Why we need to take computers out of computing

Computers — the boxes that we consult in the form of tablets, mobile phones and desktops — are wonderful, but they take away from what it is to be human and to really connect with one another. So the challenge and opportunity that lies ahead is how to get the computers out of computing, said Mark Rolston, the chief creative officer at frog.

Speaking at the GigaOM RoadMap conference in San Francisco, Rolston took the audience through a vision of omnipresent computing. “The room is the computer,” he said, as he described putting something like Apple’s Siri voice recognition system into an earpiece, and then being able to interact with a projector in a room to create a screen wherever the user needed one. “Computing is decoupling. Most computers are composed machines, but if you can image a case where they are externalized resources in a room,” he said. “I can talk at it and wave at it, and maybe I have a keyboard or maybe there are screens or cameras around, but [the computers] compose in the moment as we need them, and they are no more ornate than we need.” So today, if you have an iPad, that’s all you have. But if computing is decoupled from computers, then it becomes more flexible, and available to become whatever the user needs for the function they need to fulfill. However, if computing is decoupled from the computers, input becomes more challenging. Now that computers have eyes (Kinect for example) and ears (Siri), designers — such as those at frog — have to figure out how to use the human body as an input device.

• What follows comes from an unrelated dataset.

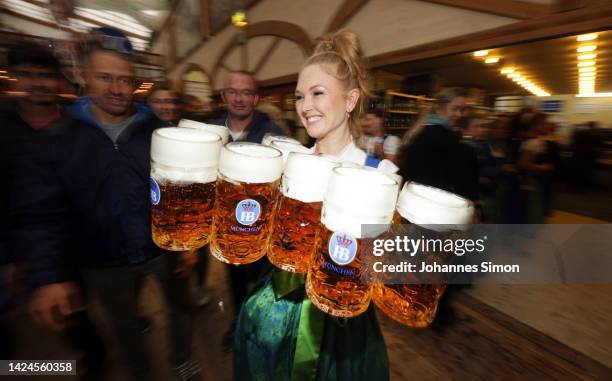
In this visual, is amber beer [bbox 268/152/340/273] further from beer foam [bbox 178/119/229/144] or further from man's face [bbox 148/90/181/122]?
man's face [bbox 148/90/181/122]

CBSi Chief: Staying off Hulu was the right strategic decision

CBS has been a bit of a black sheep over the last several years, as it was the only one of the major broadcasters not to join the Hulu consortium and make its shows available on the video site. But at GigaOM RoadMap, CBS Interactive president Jim Lanzone said he believed that keeping those videos on its own site was the right strategic decision. Lanzone pointed to CBS.com’s success as the top-ranked network site for 35 months in a row as proof that keeping viewers on its properties was the right move. Not just that, but CBS’ success in digital can be measured in real dollars. Lanzone said that ad yields on digital viewership are comparable to what the network gets from its TV broadcasts.

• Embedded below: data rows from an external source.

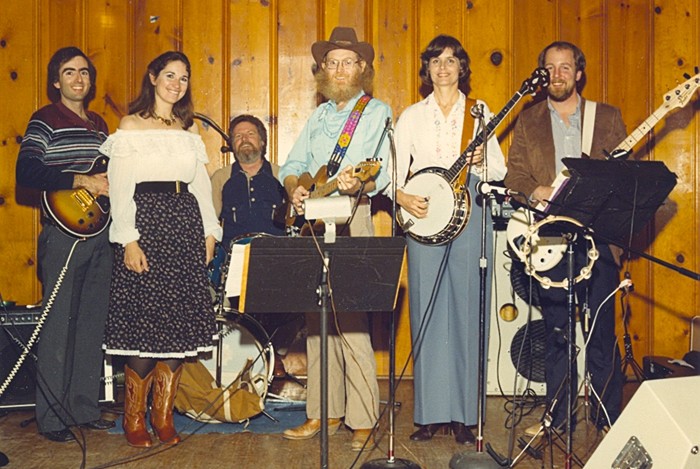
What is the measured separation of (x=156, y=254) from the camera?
13.0 feet

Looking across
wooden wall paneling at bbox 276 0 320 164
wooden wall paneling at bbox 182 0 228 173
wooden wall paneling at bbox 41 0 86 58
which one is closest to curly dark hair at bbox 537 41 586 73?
wooden wall paneling at bbox 276 0 320 164

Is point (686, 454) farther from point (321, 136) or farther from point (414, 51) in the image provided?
point (414, 51)

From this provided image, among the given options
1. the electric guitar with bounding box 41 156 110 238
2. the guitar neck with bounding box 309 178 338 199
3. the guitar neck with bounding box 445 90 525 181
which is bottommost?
the electric guitar with bounding box 41 156 110 238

As China PC sales grow, more plan to buy Apple

A new Morgan Stanley survey found that Apple is the most desirable brand of computer in China right now, beating out local heavyweight Lenovo.

China became the biggest buyer of personal computers as of August, according to IDC, so that’s great news for Apple. The Morgan Stanley survey of over 1,500 respondents spread across 16 Chinese cities found that Apple was picked as the brand of choice for people’s next computer purchase 21 percent of the time. That compares with just five percent who currently own an Apple computer. Lenovo still remains the top choice for consumers’ next purchase, but it dropped from 31 to 23 percent. If laptops are considered alone, Apple exceeds Lenovo as the next purchase of choice, with 22 percent of respondents choosing Cupertino’s products over Lenovo’s 21 percent. Aside from being high on consumer t0-buy lists, Apple also ranked as the most desirable PC brand, according to the survey. It achieved a weighted score of 66 percent, with Asus in second at a close 65 percent.